One significant theme that is prolific within the community is “the powerlessness of being a patient”. There is a lot that comes along with being a patient, surrounded and under the control of medical professionals who are the only ones who can help you maintain symptoms and perform necessary surgeries and procedures. Medical PTSD is rampant amongst chronic illness patients, and aside from botched surgeries or unplanned events or tragedies, a large contributor comes down to being heard. Unfortunately, staff can be invalidating, and if you are a long-term, especially complex chronic illness patient, things like addiction accusations for being on life-saving pain medication, being continually dismissed and told your problems aren’t real (medical gaslighting), and being scolded or even yelled at or mocked by doctors or nurses who possess more ego than empathy, can really take a significant toll on the psyche. We become programmed not to trust, and when you feel unable to trust the only people who can help you, give you quality of life or potentially even save your life, what is left to do? You have no choice but to keep diving into that deep end, wondering each and every time if you are going to sink or swim. It is a trauma that forms that has to constantly be relived- literally- with every doctor’s appointment and every hospital visit.

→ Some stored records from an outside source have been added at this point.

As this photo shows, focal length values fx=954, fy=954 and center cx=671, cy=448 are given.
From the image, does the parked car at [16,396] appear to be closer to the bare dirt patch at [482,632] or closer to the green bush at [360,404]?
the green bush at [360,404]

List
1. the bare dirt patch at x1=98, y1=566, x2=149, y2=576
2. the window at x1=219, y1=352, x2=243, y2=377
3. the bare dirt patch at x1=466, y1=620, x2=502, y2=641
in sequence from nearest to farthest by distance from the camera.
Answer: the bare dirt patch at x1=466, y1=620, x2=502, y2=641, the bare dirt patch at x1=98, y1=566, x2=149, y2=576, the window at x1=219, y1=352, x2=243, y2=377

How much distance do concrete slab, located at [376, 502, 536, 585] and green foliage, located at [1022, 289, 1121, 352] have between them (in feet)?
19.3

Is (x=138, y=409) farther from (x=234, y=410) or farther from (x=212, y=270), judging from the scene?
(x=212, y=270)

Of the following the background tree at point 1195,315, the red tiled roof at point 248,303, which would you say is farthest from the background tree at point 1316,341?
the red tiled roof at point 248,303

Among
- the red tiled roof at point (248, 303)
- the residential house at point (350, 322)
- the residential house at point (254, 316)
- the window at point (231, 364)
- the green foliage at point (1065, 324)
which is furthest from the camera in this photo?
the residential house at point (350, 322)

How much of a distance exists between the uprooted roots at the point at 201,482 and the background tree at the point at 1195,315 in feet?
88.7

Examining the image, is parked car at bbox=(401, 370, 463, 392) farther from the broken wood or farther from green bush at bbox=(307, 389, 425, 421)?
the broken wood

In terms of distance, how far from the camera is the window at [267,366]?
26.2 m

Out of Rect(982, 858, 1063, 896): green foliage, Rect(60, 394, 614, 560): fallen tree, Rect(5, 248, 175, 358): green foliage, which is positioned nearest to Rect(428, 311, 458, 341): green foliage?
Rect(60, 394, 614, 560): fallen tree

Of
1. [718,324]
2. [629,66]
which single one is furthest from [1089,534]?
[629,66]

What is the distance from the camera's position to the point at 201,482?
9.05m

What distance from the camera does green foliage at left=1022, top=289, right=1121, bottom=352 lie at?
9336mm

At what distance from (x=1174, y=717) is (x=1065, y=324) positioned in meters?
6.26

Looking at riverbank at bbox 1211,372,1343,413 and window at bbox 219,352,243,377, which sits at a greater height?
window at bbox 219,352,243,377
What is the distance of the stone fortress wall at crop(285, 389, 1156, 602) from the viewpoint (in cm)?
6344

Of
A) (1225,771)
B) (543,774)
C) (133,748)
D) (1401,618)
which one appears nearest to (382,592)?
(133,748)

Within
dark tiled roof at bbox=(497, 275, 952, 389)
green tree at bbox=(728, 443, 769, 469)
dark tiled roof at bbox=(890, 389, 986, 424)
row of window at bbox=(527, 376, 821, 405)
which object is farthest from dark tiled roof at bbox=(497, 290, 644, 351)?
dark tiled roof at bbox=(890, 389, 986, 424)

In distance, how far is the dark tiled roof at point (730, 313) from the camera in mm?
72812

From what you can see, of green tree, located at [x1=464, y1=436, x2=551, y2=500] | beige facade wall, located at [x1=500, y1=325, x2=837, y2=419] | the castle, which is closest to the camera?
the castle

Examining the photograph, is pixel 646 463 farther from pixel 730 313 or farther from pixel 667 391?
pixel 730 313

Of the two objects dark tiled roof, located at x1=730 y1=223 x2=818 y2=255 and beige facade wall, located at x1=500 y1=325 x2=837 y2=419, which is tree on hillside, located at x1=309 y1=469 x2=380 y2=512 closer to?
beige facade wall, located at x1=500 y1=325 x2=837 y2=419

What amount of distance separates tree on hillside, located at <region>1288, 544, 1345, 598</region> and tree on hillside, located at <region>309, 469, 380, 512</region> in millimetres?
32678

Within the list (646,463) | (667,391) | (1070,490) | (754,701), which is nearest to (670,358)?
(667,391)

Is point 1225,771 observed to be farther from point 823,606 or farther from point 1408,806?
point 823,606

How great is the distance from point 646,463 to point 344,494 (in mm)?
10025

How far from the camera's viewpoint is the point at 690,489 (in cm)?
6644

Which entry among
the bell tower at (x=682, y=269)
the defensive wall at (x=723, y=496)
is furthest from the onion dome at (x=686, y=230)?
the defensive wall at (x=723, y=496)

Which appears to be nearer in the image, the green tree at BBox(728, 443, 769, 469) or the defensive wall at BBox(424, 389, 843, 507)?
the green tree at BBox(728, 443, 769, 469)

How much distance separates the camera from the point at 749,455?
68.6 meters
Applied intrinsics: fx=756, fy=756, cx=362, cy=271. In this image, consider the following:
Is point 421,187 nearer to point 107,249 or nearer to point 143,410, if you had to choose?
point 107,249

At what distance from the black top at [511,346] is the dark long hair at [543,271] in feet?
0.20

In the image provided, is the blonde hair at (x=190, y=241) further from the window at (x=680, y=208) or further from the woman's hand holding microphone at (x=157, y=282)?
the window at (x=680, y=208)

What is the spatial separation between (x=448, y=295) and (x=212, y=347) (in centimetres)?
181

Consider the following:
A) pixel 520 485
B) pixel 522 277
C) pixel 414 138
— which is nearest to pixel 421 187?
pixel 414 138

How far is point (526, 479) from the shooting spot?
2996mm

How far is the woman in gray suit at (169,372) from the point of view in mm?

Others feel powerless as they cannot work, work to the capacity they desire, or attain that career that they possess so much passion for. A chronic illness patient may end up feeling behind, or stuck in life. To top it off, they may have those around them telling them that they could be trying harder, that they are lazy, or that they are faking being ill. When you are constantly the one who has to be taken care of, you may feel useless, worthless, like you lack a sense of any power- power over your own body, and over the cards you have been dealt. When medical personnel are constantly taking care of you, in a position of that power you wish you had in your life, it is not uncommon to wish the roles were reversed, or that you were one of them. This is especially prominent in the minds of those who have become significantly medically savvy throughout the course of their own long and treacherous journey. You have the knowledge, you know how to advocate, and to backtrack to my previous point: you still aren’t listened to. Whether it be in the medical profession or an entirely different career path, wishing that you finally had a role where you felt not only a sense of internal power, but achievement, is very common as well as totally understandable.
Lastly, many people who suffer from chronic illness that hinders their social life may feel powerless that they have no choice but to back out on plans. Many even refuse to make plans and go into “play by ear” mode as they never know how they are going to feel come the day of.
We feel powerless over our own bodies.